Obtaining Blood Cultures by Venipuncture versus from Central Lines: Impact on Blood Culture Contamination Rates and Potential Effect on Central Line–Associated Bloodstream Infection Reporting
Objective. Reduce the frequency of contaminated blood cultures that meet National Healthcare Safety Network definitions for a central line–associated bloodstream infection (CLABSI).
Design. An observational study.
Setting. A 500-bed university-affiliated hospital.
Methods. A new blood culture policy discouraged drawing blood samples from central lines. Phlebotomists were reeducated regarding aseptic technique when obtaining blood samples by venipuncture. The intravenous therapy team was taught how to draw blood samples by venipuncture and served as a backup when phlebotomists were unable to obtain blood samples. A 2-nurse protocol and a special supply kit for obtaining blood samples from catheters were developed. Rates of blood culture contamination were monitored by the microbiology laboratory.
Results. The proportion of blood samples obtained for culture from central lines decreased from 10.9% during January–June 2010 to 0.4% during July–December 2012 (). The proportion of blood cultures that were contaminated decreased from 84 (1.6%) of 5,274 during January–June 2010 to 21 (0.5%) of 4,245 during January–June 2012 (). Based on estimated excess hospital costs of $3,000 per contaminated blood culture, the reduction in blood culture contaminants yielded an estimated annualized savings of $378,000 in 2012 when compared to 2010. In mid-2010, 3 (30%) of 10 reported CLABSIs were suspected to represent blood culture contamination compared with none of 6 CLABSIs reported from mid-November 2010 through June 2012 ().
Conclusions.

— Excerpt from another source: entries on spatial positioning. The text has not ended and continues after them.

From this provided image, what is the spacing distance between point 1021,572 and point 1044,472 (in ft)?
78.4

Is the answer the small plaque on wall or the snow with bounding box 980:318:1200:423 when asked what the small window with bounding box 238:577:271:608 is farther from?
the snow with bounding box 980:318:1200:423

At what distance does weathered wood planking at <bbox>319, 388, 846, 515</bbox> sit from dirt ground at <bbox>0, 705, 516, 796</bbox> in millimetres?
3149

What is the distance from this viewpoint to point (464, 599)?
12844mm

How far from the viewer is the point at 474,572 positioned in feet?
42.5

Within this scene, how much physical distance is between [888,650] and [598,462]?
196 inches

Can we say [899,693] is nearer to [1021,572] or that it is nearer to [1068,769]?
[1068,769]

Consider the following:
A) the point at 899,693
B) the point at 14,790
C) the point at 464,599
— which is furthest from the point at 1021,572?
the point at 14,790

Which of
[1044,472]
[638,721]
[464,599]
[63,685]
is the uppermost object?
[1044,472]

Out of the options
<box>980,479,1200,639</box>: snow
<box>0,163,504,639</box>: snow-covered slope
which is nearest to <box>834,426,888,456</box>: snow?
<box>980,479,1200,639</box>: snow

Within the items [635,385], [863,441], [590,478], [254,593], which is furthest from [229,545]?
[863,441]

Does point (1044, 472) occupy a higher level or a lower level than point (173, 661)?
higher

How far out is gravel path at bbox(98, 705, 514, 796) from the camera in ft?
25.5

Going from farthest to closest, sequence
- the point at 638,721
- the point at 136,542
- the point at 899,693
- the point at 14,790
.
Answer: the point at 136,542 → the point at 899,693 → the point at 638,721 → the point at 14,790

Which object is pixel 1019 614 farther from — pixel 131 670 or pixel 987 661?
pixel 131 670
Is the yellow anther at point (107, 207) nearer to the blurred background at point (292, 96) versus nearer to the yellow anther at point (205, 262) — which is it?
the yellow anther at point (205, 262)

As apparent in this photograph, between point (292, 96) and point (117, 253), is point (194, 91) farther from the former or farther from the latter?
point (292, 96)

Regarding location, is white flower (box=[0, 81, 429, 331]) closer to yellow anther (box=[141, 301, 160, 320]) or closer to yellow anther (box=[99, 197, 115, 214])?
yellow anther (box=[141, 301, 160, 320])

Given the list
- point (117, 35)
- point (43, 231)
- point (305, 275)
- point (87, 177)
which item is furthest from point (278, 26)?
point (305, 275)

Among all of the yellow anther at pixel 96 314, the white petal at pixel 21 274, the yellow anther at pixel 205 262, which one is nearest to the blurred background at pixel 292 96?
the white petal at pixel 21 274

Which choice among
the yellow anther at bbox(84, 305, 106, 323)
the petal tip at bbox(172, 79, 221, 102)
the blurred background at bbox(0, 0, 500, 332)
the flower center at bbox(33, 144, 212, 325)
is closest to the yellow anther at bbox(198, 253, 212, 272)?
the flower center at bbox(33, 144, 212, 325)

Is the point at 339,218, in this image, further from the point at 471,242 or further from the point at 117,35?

Multiple interventions resulted in a reduction in blood culture contamination rates and substantial cost savings to the hospital, and they may have reduced the number of reportable CLABSIs.
Central line–associated bloodstream infections (CLABSIs), once considered to be an unavoidable consequence of complex medical care, have been shown to be largely preventable.1 Following implementation of mandatory reporting of CLABSIs, considerable debate has arisen regarding the accuracy of the surveillance definitions used for reporting CLABSIs.2-5 For example, infectious diseases specialists at one hospital classified 45% of 20 reported CLABSIs as most likely representing contaminated blood cultures rather than true CLABSIs.3 The authors concluded that better aseptic technique for obtaining blood samples for culture could lower the number of reportable CLABSI cases. In late 2010, a review by the hospital epidemiologist of 10 recently reported CLABSIs at the Hospital of Saint Raphael (now Saint Raphael campus of Yale-New Haven Hospital) suggested that positive blood culture results from 3 cases (30%) most likely represented contaminated cultures of blood drawn from central catheters, even though these cases met National Healthcare Safety Network (NHSN) surveillance criteria for a CLABSI. As a result, the hospital implemented strategies to minimize the number of blood samples drawn from catheters. This report describes the impact of reducing the use of catheter-drawn blood samples for culture on blood culture contamination rates and its possible contribution to reducing the number of reportable CLABSIs.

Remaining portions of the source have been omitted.